- _EXERCISE REQUIREMENTS_
**A.** Transcribe everything in the forum post on texturing an ARKit mesh from "Per that post, I" down to "textCords = [CGPoint]()".
**B.** Restate word for word everything in the rows from the line containing "How far from" down to the line containing "Of the two, the", including both of those lines.

- _SOURCE DOCUMENT_
This question somewhat builds on this post, wherein the idea is to take the ARMeshGeometry
from an iOS device with LiDAR scanner, calculate the texture coordinates, and apply the sampled camera frame as the texture for a given mesh, hereby allowing a user to create a "photorealistic" 3D representation of their environment.
Per that post, I have adapted one of the responses to calculate the texture coordinates, like so;
func buildGeometry(meshAnchor: ARMeshAnchor, arFrame: ARFrame) -> SCNGeometry {
let vertices = meshAnchor.geometry.vertices
let faces = meshAnchor.geometry.faces
let camera = arFrame.camera
let size = arFrame.camera.imageResolution
// use the MTL buffer that ARKit gives us
let vertexSource = SCNGeometrySource(buffer: vertices.buffer, vertexFormat: vertices.format, semantic: .vertex, vertexCount: vertices.count, dataOffset: vertices.offset, dataStride: vertices.stride)
// set the camera matrix
let modelMatrix = meshAnchor.transform
var textCords = [CGPoint]()
for index in 0..<vertices.count {
let vertexPointer = vertices.buffer.contents().advanced(by: vertices.offset + vertices.stride * index)
let vertex = vertexPointer.assumingMemoryBound(to: (Float, Float, Float).self).pointee
let vertex4 = SIMD4<Float>(vertex.0, vertex.1, vertex.2, 1)
let world_vertex4 = simd_mul(modelMatrix, vertex4)
let world_vector3 = simd_float3(x: world_vertex4.x, y: world_vertex4.y, z: world_vertex4.z)
let pt = camera.projectPoint(world_vector3, orientation: .portrait, viewportSize: CGSize(width: CGFloat(size.height), height: CGFloat(size.width)))
let v = 1.0 - Float(pt.x) / Float(size.height)
let u = Float(pt.y) / Float(size.width)
//let z = vector_float2(u, v)
let c = CGPoint(x: v, y: u)
textCords.append(c)
}
// Setup the texture coordinates
let textureSource = SCNGeometrySource(textureCoordinates: textCords)
// Setup the normals
let normalsSource = SCNGeometrySource(meshAnchor.geometry.normals, semantic: .normal)
// Setup the geometry
let faceData = Data(bytesNoCopy: faces.buffer.contents(), count: faces.buffer.length, deallocator: .none)
let geometryElement = SCNGeometryElement(data: faceData, primitiveType: .triangles, primitiveCount: faces.count, bytesPerIndex: faces.bytesPerIndex)
let nodeGeometry = SCNGeometry(sources: [vertexSource, textureSource, normalsSource], elements: [geometryElement])
/* Setup texture - THIS IS WHERE I AM STUCK
let texture = textureConverter.makeTextureForMeshModel(frame: arFrame)
*/
let imageMaterial = SCNMaterial()
imageMaterial.isDoubleSided = false
imageMaterial.diffuse.contents = texture!

- _SOURCE DATA_
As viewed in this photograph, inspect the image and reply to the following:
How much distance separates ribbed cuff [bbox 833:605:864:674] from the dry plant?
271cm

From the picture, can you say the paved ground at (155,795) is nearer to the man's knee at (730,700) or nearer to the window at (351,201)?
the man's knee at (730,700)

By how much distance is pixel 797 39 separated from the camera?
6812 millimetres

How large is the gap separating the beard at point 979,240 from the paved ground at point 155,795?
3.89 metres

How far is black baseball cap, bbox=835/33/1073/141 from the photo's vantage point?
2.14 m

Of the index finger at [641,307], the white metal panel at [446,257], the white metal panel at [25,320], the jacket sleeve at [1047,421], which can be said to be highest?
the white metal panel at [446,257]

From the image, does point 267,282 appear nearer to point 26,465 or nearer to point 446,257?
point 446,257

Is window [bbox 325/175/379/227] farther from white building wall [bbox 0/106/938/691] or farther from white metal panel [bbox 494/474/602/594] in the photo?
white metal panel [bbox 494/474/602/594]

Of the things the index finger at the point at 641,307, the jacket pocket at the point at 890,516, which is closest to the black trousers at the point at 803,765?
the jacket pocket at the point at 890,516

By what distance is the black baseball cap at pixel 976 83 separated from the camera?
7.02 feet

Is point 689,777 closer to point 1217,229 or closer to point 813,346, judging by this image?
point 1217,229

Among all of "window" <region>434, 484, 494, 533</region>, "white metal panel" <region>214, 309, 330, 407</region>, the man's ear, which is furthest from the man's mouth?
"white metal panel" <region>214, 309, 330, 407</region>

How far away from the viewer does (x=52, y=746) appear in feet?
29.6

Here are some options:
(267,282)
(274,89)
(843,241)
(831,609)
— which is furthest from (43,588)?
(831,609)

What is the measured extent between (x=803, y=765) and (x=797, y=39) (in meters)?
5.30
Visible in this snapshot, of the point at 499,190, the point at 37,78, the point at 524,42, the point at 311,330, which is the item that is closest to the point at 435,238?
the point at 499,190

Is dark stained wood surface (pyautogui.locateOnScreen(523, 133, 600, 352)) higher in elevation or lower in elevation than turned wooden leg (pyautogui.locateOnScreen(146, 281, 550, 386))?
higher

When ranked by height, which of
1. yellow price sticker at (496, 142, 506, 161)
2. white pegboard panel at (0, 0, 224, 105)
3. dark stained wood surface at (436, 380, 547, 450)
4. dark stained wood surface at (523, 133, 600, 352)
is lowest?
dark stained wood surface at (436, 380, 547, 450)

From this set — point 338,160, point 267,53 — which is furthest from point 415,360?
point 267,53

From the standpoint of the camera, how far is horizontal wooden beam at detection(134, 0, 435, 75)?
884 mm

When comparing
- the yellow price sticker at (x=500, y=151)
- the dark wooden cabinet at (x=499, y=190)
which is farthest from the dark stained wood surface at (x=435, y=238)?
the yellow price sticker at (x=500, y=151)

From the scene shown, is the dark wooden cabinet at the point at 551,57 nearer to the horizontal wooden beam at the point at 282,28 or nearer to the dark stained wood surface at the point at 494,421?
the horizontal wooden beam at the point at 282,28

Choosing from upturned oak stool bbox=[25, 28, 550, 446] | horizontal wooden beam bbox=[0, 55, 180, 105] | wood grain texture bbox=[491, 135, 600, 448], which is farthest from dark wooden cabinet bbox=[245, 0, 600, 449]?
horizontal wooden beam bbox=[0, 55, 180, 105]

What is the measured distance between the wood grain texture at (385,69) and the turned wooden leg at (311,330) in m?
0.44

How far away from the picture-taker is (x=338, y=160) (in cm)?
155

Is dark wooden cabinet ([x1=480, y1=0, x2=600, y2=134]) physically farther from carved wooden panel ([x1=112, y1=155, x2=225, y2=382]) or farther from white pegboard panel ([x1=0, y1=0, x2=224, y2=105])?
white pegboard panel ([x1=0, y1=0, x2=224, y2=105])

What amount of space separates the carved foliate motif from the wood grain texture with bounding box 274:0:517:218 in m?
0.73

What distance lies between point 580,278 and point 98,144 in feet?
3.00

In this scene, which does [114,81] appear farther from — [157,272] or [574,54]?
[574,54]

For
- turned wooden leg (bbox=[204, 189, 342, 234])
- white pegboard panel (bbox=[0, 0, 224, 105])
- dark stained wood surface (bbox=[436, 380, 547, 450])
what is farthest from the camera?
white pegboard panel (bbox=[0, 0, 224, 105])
---
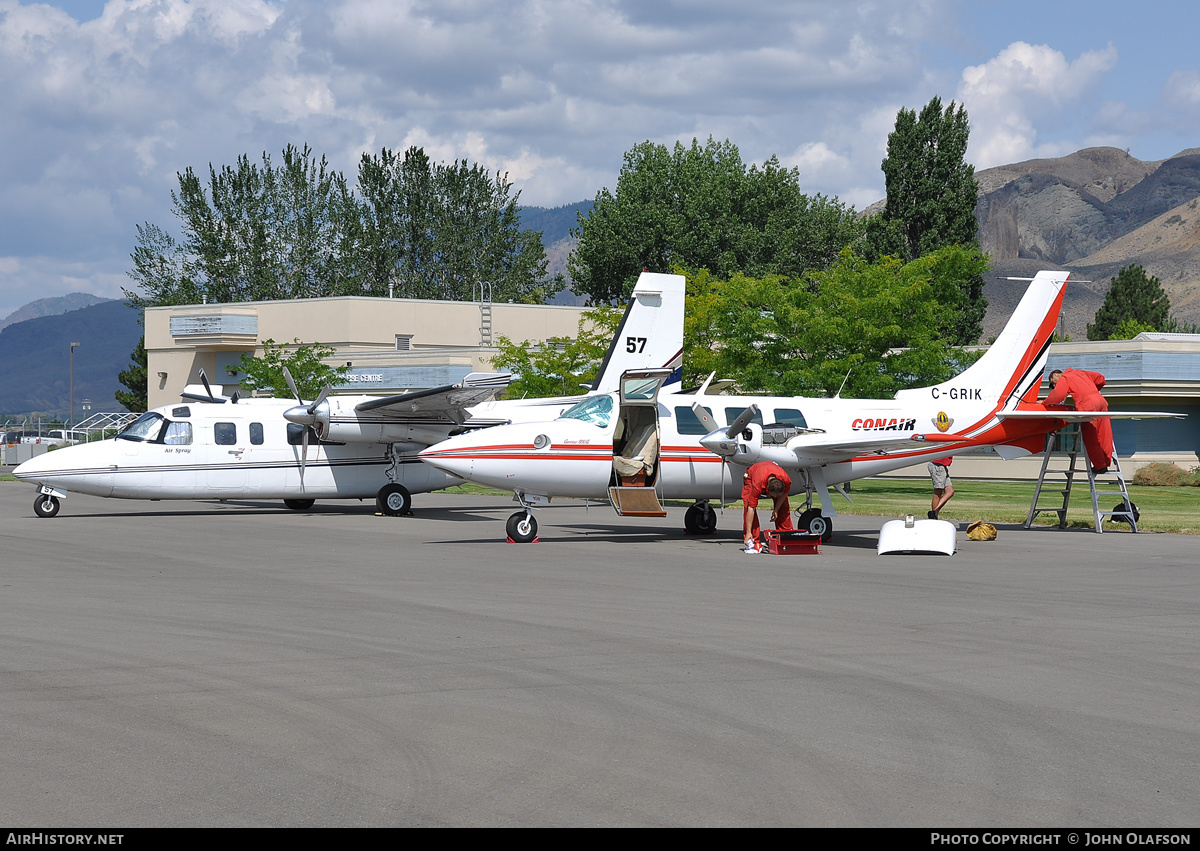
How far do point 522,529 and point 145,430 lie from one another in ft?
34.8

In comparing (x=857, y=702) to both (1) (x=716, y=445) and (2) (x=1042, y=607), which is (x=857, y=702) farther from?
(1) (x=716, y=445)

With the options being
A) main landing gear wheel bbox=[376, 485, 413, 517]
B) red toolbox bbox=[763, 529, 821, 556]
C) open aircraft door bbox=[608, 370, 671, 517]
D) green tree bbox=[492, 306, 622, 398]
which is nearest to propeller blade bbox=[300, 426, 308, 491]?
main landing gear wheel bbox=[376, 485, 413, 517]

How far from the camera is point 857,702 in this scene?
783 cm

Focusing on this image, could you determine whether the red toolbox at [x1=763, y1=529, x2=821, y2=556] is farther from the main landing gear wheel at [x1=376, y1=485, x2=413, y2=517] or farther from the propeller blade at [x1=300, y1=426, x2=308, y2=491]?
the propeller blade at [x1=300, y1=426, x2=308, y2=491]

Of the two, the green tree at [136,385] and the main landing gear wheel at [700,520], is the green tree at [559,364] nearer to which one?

- _SOLUTIONS BELOW_
**A.**
Per that post, I have adapted one of the responses to calculate the texture coordinates, like so;
func buildGeometry(meshAnchor: ARMeshAnchor, arFrame: ARFrame) -> SCNGeometry {
let vertices = meshAnchor.geometry.vertices
let faces = meshAnchor.geometry.faces
let camera = arFrame.camera
let size = arFrame.camera.imageResolution
// use the MTL buffer that ARKit gives us
let vertexSource = SCNGeometrySource(buffer: vertices.buffer, vertexFormat: vertices.format, semantic: .vertex, vertexCount: vertices.count, dataOffset: vertices.offset, dataStride: vertices.stride)
// set the camera matrix
let modelMatrix = meshAnchor.transform
var textCords = [CGPoint]()

**B.**
How far from the camera is point 857,702 in this scene?
783 cm

Focusing on this image, could you determine whether the red toolbox at [x1=763, y1=529, x2=821, y2=556] is farther from the main landing gear wheel at [x1=376, y1=485, x2=413, y2=517] or farther from the propeller blade at [x1=300, y1=426, x2=308, y2=491]?
the propeller blade at [x1=300, y1=426, x2=308, y2=491]

Of the two, the green tree at [136,385] and the main landing gear wheel at [700,520], is the green tree at [559,364] nearer to which one?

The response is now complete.